◆ PROBLEM DETAILS
The records below are to be retyped in full, without any alteration.

◆ RECORDS FOR THIS EXERCISE
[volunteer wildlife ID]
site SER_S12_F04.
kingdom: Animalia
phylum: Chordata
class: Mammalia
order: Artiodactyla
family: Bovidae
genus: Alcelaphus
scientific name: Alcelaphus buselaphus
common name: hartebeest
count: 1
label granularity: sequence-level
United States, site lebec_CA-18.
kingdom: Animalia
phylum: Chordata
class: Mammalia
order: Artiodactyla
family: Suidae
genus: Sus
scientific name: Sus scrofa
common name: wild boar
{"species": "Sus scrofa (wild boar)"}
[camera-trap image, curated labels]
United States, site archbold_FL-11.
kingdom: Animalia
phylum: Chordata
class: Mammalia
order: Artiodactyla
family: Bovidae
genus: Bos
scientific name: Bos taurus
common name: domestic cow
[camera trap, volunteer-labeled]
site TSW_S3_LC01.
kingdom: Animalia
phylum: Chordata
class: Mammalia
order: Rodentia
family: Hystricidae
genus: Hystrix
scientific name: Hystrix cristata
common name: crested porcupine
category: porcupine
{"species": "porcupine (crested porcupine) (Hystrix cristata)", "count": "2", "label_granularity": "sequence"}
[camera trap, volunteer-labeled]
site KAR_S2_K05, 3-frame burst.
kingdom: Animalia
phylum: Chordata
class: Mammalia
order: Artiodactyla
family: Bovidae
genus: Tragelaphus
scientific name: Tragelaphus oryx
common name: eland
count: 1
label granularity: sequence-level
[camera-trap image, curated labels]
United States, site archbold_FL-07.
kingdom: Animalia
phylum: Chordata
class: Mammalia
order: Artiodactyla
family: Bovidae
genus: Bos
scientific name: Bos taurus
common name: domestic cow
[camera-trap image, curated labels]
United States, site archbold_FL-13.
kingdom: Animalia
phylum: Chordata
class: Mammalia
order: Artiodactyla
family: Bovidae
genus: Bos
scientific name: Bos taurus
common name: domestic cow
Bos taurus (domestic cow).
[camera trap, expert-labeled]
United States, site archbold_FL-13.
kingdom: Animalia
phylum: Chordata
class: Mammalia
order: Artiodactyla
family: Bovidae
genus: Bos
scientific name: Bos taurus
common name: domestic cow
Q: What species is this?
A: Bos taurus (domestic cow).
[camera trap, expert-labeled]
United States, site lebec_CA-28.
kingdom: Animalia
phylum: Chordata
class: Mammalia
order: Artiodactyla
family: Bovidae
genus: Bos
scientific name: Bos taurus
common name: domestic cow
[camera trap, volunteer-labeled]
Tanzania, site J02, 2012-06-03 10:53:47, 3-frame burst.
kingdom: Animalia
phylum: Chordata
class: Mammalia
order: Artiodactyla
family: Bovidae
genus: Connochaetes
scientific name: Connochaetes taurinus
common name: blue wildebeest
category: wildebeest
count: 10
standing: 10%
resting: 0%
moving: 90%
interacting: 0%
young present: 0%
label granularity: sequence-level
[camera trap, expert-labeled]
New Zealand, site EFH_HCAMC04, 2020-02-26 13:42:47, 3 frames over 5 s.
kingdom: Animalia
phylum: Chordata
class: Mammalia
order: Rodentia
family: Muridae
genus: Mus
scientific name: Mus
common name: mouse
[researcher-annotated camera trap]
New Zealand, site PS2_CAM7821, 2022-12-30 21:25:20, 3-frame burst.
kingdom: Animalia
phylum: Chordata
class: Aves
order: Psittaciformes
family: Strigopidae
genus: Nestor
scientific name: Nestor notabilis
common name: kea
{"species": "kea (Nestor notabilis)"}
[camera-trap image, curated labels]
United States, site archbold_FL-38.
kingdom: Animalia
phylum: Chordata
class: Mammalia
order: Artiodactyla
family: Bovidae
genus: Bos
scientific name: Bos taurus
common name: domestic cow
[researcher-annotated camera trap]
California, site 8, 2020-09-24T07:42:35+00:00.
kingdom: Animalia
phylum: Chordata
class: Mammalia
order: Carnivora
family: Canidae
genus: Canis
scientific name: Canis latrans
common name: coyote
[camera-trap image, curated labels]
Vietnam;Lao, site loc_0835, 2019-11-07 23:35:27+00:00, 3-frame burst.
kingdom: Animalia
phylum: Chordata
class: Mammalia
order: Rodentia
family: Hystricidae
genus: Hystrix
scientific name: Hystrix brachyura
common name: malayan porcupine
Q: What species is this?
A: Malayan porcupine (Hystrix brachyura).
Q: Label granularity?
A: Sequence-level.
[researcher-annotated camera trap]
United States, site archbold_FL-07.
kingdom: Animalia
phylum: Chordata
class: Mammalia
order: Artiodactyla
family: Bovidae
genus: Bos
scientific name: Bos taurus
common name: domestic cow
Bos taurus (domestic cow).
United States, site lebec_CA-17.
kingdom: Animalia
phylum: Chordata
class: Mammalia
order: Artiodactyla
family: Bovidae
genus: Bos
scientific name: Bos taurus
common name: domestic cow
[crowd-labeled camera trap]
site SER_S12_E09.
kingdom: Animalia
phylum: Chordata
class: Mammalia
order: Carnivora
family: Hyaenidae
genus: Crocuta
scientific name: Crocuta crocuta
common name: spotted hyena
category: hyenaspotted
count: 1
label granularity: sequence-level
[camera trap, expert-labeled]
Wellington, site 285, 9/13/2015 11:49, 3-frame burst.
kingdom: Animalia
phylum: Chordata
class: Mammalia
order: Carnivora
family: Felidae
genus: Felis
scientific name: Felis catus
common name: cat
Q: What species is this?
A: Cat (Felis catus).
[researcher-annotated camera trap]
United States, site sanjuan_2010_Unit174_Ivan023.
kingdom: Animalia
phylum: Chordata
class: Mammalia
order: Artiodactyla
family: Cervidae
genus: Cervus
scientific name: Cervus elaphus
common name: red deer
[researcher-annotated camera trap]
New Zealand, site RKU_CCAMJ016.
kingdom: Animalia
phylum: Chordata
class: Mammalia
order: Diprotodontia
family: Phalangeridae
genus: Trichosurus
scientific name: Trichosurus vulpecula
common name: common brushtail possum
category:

◆ ANSWER TO THIS EXERCISE
[volunteer wildlife ID]
site SER_S12_F04.
kingdom: Animalia
phylum: Chordata
class: Mammalia
order: Artiodactyla
family: Bovidae
genus: Alcelaphus
scientific name: Alcelaphus buselaphus
common name: hartebeest
count: 1
label granularity: sequence-level
United States, site lebec_CA-18.
kingdom: Animalia
phylum: Chordata
class: Mammalia
order: Artiodactyla
family: Suidae
genus: Sus
scientific name: Sus scrofa
common name: wild boar
{"species": "Sus scrofa (wild boar)"}
[camera-trap image, curated labels]
United States, site archbold_FL-11.
kingdom: Animalia
phylum: Chordata
class: Mammalia
order: Artiodactyla
family: Bovidae
genus: Bos
scientific name: Bos taurus
common name: domestic cow
[camera trap, volunteer-labeled]
site TSW_S3_LC01.
kingdom: Animalia
phylum: Chordata
class: Mammalia
order: Rodentia
family: Hystricidae
genus: Hystrix
scientific name: Hystrix cristata
common name: crested porcupine
category: porcupine
{"species": "porcupine (crested porcupine) (Hystrix cristata)", "count": "2", "label_granularity": "sequence"}
[camera trap, volunteer-labeled]
site KAR_S2_K05, 3-frame burst.
kingdom: Animalia
phylum: Chordata
class: Mammalia
order: Artiodactyla
family: Bovidae
genus: Tragelaphus
scientific name: Tragelaphus oryx
common name: eland
count: 1
label granularity: sequence-level
[camera-trap image, curated labels]
United States, site archbold_FL-07.
kingdom: Animalia
phylum: Chordata
class: Mammalia
order: Artiodactyla
family: Bovidae
genus: Bos
scientific name: Bos taurus
common name: domestic cow
[camera-trap image, curated labels]
United States, site archbold_FL-13.
kingdom: Animalia
phylum: Chordata
class: Mammalia
order: Artiodactyla
family: Bovidae
genus: Bos
scientific name: Bos taurus
common name: domestic cow
Bos taurus (domestic cow).
[camera trap, expert-labeled]
United States, site archbold_FL-13.
kingdom: Animalia
phylum: Chordata
class: Mammalia
order: Artiodactyla
family: Bovidae
genus: Bos
scientific name: Bos taurus
common name: domestic cow
Q: What species is this?
A: Bos taurus (domestic cow).
[camera trap, expert-labeled]
United States, site lebec_CA-28.
kingdom: Animalia
phylum: Chordata
class: Mammalia
order: Artiodactyla
family: Bovidae
genus: Bos
scientific name: Bos taurus
common name: domestic cow
[camera trap, volunteer-labeled]
Tanzania, site J02, 2012-06-03 10:53:47, 3-frame burst.
kingdom: Animalia
phylum: Chordata
class: Mammalia
order: Artiodactyla
family: Bovidae
genus: Connochaetes
scientific name: Connochaetes taurinus
common name: blue wildebeest
category: wildebeest
count: 10
standing: 10%
resting: 0%
moving: 90%
interacting: 0%
young present: 0%
label granularity: sequence-level
[camera trap, expert-labeled]
New Zealand, site EFH_HCAMC04, 2020-02-26 13:42:47, 3 frames over 5 s.
kingdom: Animalia
phylum: Chordata
class: Mammalia
order: Rodentia
family: Muridae
genus: Mus
scientific name: Mus
common name: mouse
[researcher-annotated camera trap]
New Zealand, site PS2_CAM7821, 2022-12-30 21:25:20, 3-frame burst.
kingdom: Animalia
phylum: Chordata
class: Aves
order: Psittaciformes
family: Strigopidae
genus: Nestor
scientific name: Nestor notabilis
common name: kea
{"species": "kea (Nestor notabilis)"}
[camera-trap image, curated labels]
United States, site archbold_FL-38.
kingdom: Animalia
phylum: Chordata
class: Mammalia
order: Artiodactyla
family: Bovidae
genus: Bos
scientific name: Bos taurus
common name: domestic cow
[researcher-annotated camera trap]
California, site 8, 2020-09-24T07:42:35+00:00.
kingdom: Animalia
phylum: Chordata
class: Mammalia
order: Carnivora
family: Canidae
genus: Canis
scientific name: Canis latrans
common name: coyote
[camera-trap image, curated labels]
Vietnam;Lao, site loc_0835, 2019-11-07 23:35:27+00:00, 3-frame burst.
kingdom: Animalia
phylum: Chordata
class: Mammalia
order: Rodentia
family: Hystricidae
genus: Hystrix
scientific name: Hystrix brachyura
common name: malayan porcupine
Q: What species is this?
A: Malayan porcupine (Hystrix brachyura).
Q: Label granularity?
A: Sequence-level.
[researcher-annotated camera trap]
United States, site archbold_FL-07.
kingdom: Animalia
phylum: Chordata
class: Mammalia
order: Artiodactyla
family: Bovidae
genus: Bos
scientific name: Bos taurus
common name: domestic cow
Bos taurus (domestic cow).
United States, site lebec_CA-17.
kingdom: Animalia
phylum: Chordata
class: Mammalia
order: Artiodactyla
family: Bovidae
genus: Bos
scientific name: Bos taurus
common name: domestic cow
[crowd-labeled camera trap]
site SER_S12_E09.
kingdom: Animalia
phylum: Chordata
class: Mammalia
order: Carnivora
family: Hyaenidae
genus: Crocuta
scientific name: Crocuta crocuta
common name: spotted hyena
category: hyenaspotted
count: 1
label granularity: sequence-level
[camera trap, expert-labeled]
Wellington, site 285, 9/13/2015 11:49, 3-frame burst.
kingdom: Animalia
phylum: Chordata
class: Mammalia
order: Carnivora
family: Felidae
genus: Felis
scientific name: Felis catus
common name: cat
Q: What species is this?
A: Cat (Felis catus).
[researcher-annotated camera trap]
United States, site sanjuan_2010_Unit174_Ivan023.
kingdom: Animalia
phylum: Chordata
class: Mammalia
order: Artiodactyla
family: Cervidae
genus: Cervus
scientific name: Cervus elaphus
common name: red deer
[researcher-annotated camera trap]
New Zealand, site RKU_CCAMJ016.
kingdom: Animalia
phylum: Chordata
class: Mammalia
order: Diprotodontia
family: Phalangeridae
genus: Trichosurus
scientific name: Trichosurus vulpecula
common name: common brushtail possum
category:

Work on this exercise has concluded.